* **Exercise description**
Write out everything from the start of the records down to the line with "1600W Professional Hair Dryer", swapping "Professional" for "Travel" and keeping all else the same. Leave out the pictures.

* **Data to use**
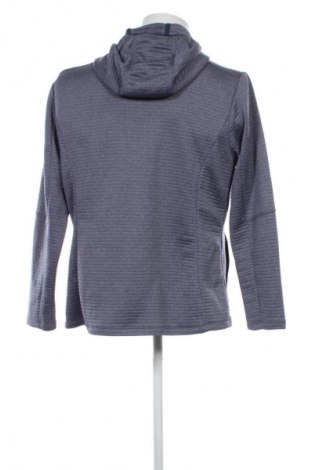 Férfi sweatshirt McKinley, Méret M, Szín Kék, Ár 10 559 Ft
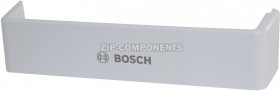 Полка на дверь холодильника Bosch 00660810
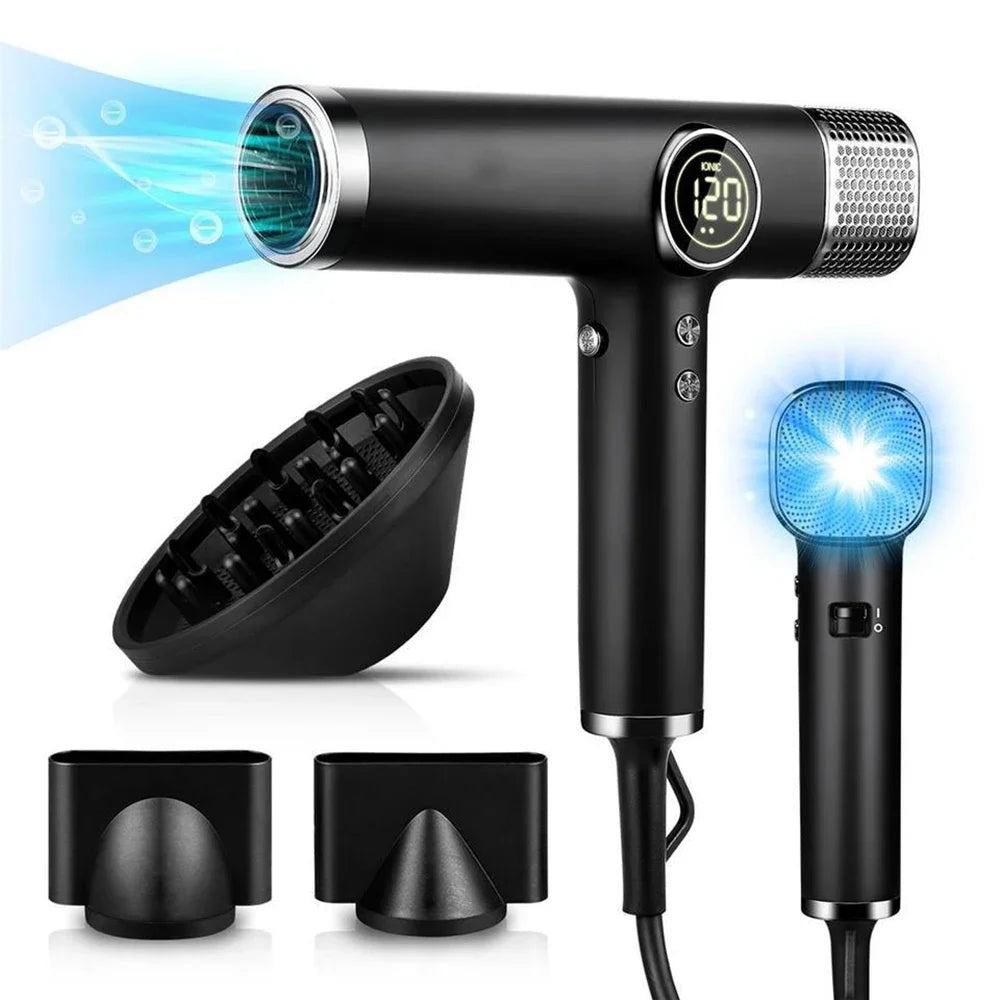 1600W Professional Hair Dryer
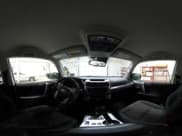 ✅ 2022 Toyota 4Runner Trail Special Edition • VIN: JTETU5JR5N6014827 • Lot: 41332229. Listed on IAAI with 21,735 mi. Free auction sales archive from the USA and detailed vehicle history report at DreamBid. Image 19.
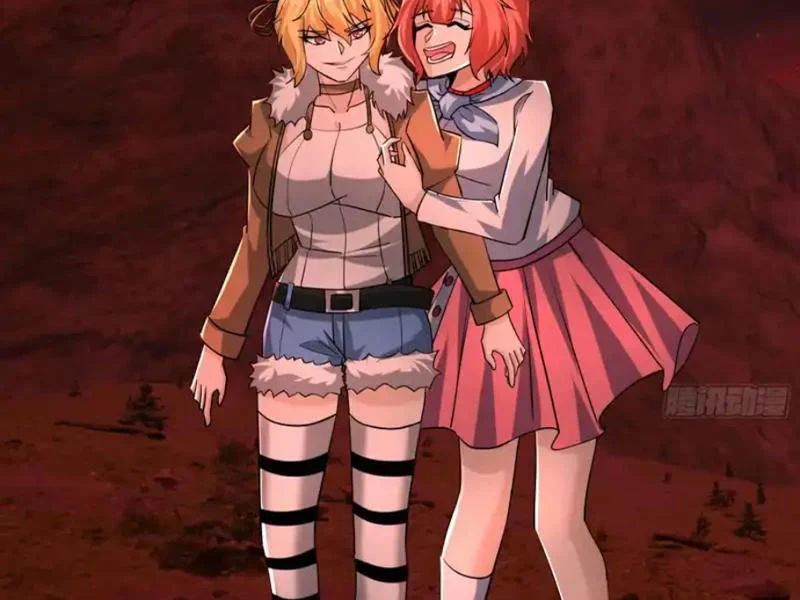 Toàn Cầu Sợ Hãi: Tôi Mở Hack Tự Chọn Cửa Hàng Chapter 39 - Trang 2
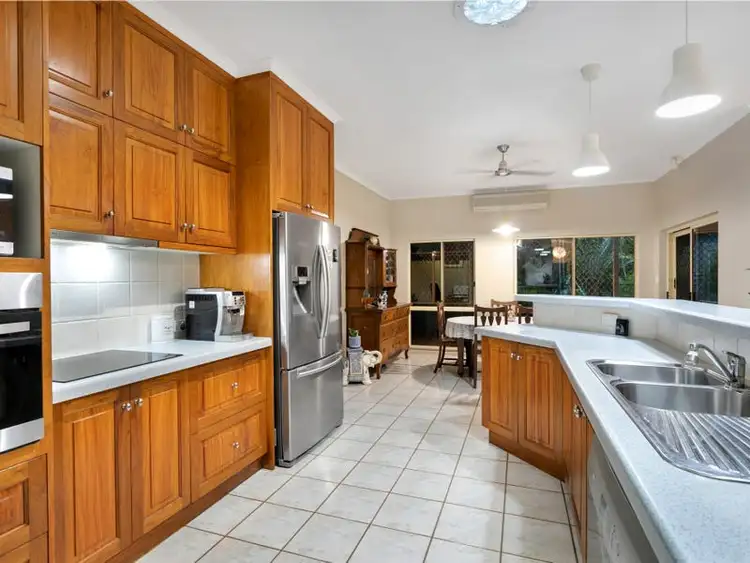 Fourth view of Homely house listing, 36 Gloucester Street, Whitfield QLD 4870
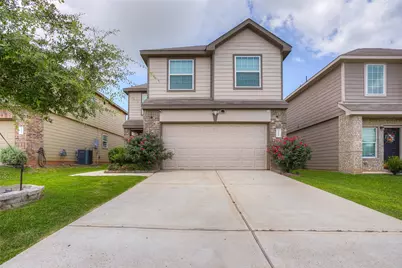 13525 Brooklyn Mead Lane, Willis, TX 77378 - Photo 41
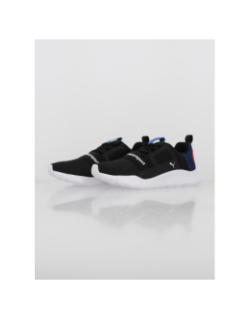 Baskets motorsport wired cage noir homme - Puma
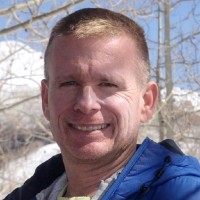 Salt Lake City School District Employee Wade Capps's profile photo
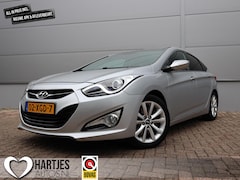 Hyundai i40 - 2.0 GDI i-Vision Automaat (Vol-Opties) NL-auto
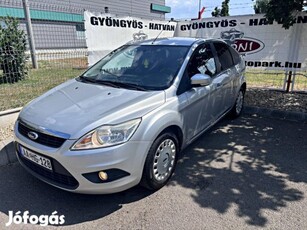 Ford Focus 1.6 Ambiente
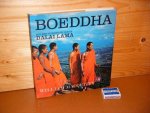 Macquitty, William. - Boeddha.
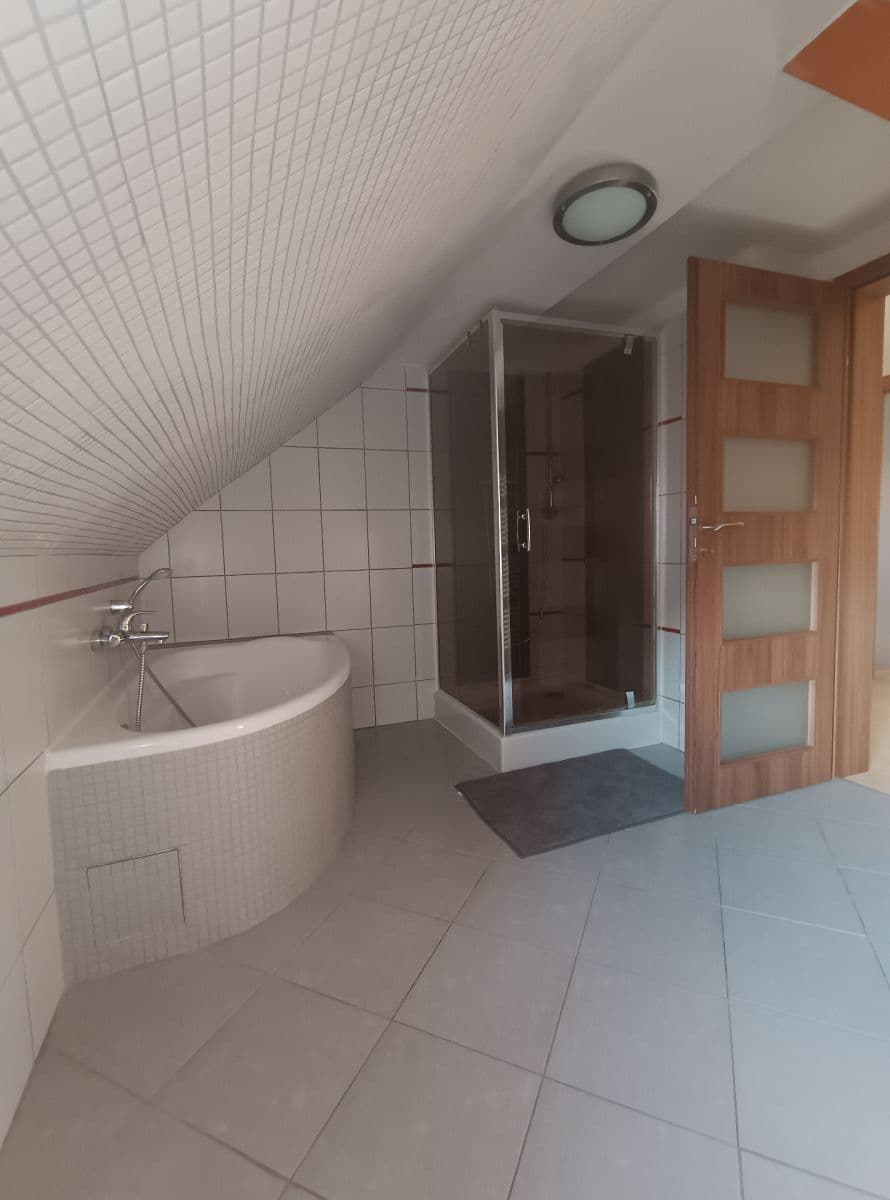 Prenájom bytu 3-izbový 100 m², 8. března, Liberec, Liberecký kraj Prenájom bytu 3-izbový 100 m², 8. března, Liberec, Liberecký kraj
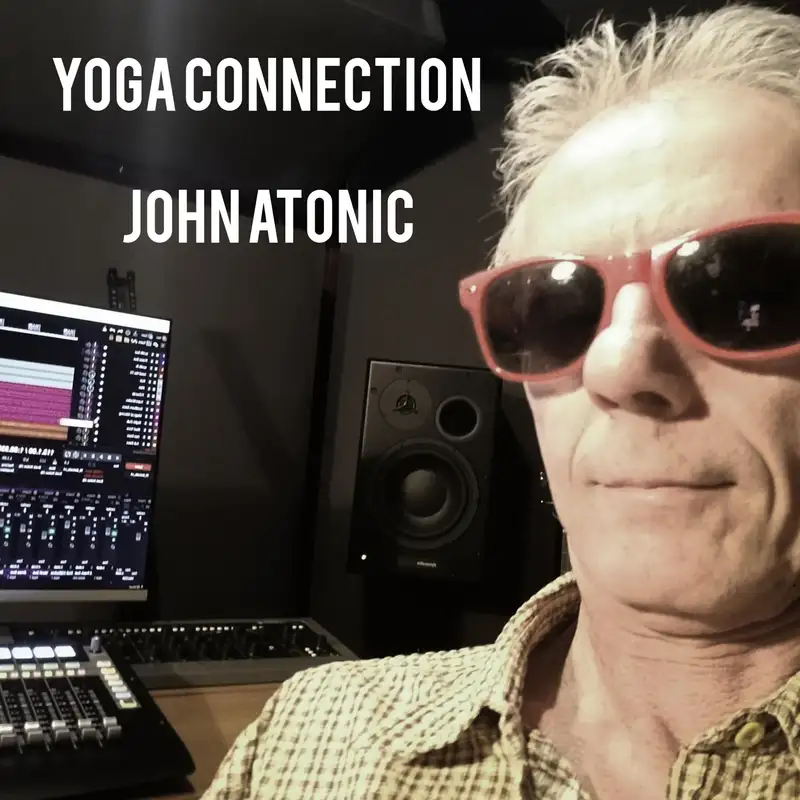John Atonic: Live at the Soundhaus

* **Answer to the exercise**
 Férfi sweatshirt McKinley, Méret M, Szín Kék, Ár 10 559 Ft
 Полка на дверь холодильника Bosch 00660810
 1600W Travel Hair Dryer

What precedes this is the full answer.